John W. Shipman : I've never experienced music this intense anywhere else. It was hard just to track it, just to try to hear everything that was going on in the storm of music that came out of the big stacks of Marshall amps. Jimi didn't use a lot of special effects, just a wah-wah pedal - and a lot of feedback.

There were some technical problems with the show. Jimi started out with about nine Marshall amplifiers, and he destroyed at least three of them, although the roadies managed to rescuscitate one of them. Right at the beginning of Purple Haze, he broke his high string, but he didn't stop. With his knowledge of barre chords, all he had to do was move up the neck a bit; the song sounded just fine to me. At the end of the song, he asked for a roadie to bring out his spare guitar, then started changing the string. By the time the roadie brought the spare out, he not only had the string replaced but had it in tune as well. This is tricky on a Stratocaster, because the tremolo bar has a big spring in it so that when you tighten one string you loosen all the other ones.

At the end of the set he used his guitar to smash one of the amps.
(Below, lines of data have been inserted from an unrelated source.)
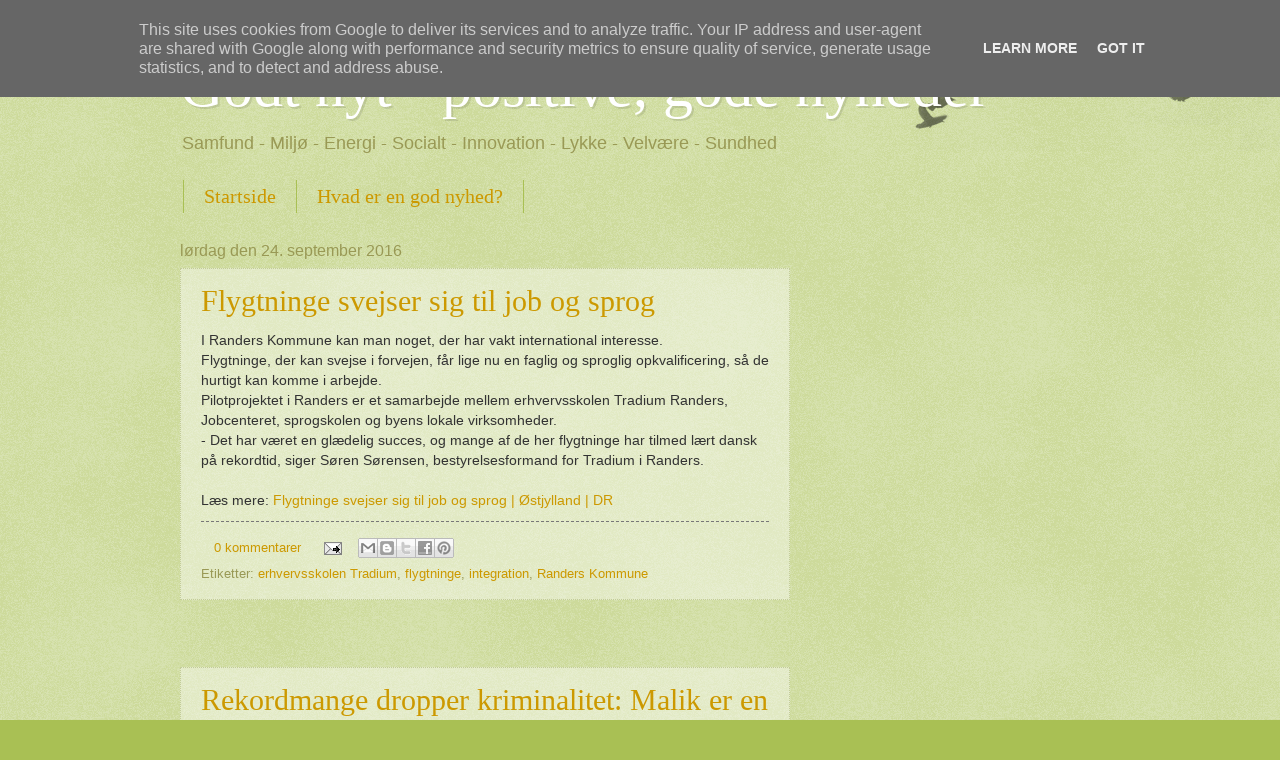

--- FILE ---
content_type: text/html; charset=utf-8
request_url: https://www.google.com/recaptcha/api2/aframe
body_size: 269
content:
<!DOCTYPE HTML><html><head><meta http-equiv="content-type" content="text/html; charset=UTF-8"></head><body><script nonce="3GS2qX2Vvum_Dv0D9L4ArQ">/** Anti-fraud and anti-abuse applications only. See google.com/recaptcha */ try{var clients={'sodar':'https://pagead2.googlesyndication.com/pagead/sodar?'};window.addEventListener("message",function(a){try{if(a.source===window.parent){var b=JSON.parse(a.data);var c=clients[b['id']];if(c){var d=document.createElement('img');d.src=c+b['params']+'&rc='+(localStorage.getItem("rc::a")?sessionStorage.getItem("rc::b"):"");window.document.body.appendChild(d);sessionStorage.setItem("rc::e",parseInt(sessionStorage.getItem("rc::e")||0)+1);localStorage.setItem("rc::h",'1768738281495');}}}catch(b){}});window.parent.postMessage("_grecaptcha_ready", "*");}catch(b){}</script></body></html>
Eric Barrett (roadie) : If a string would bust, I'd run out with another guitar,and we would change that in fractions of seconds. I would hold it up, he would take it off his neck, and he would play this enormous chord. All of a sudden, I would pull out one jack and go right in with another, and his hands would change down onto the same chord he was on. People very rarely heard a slump.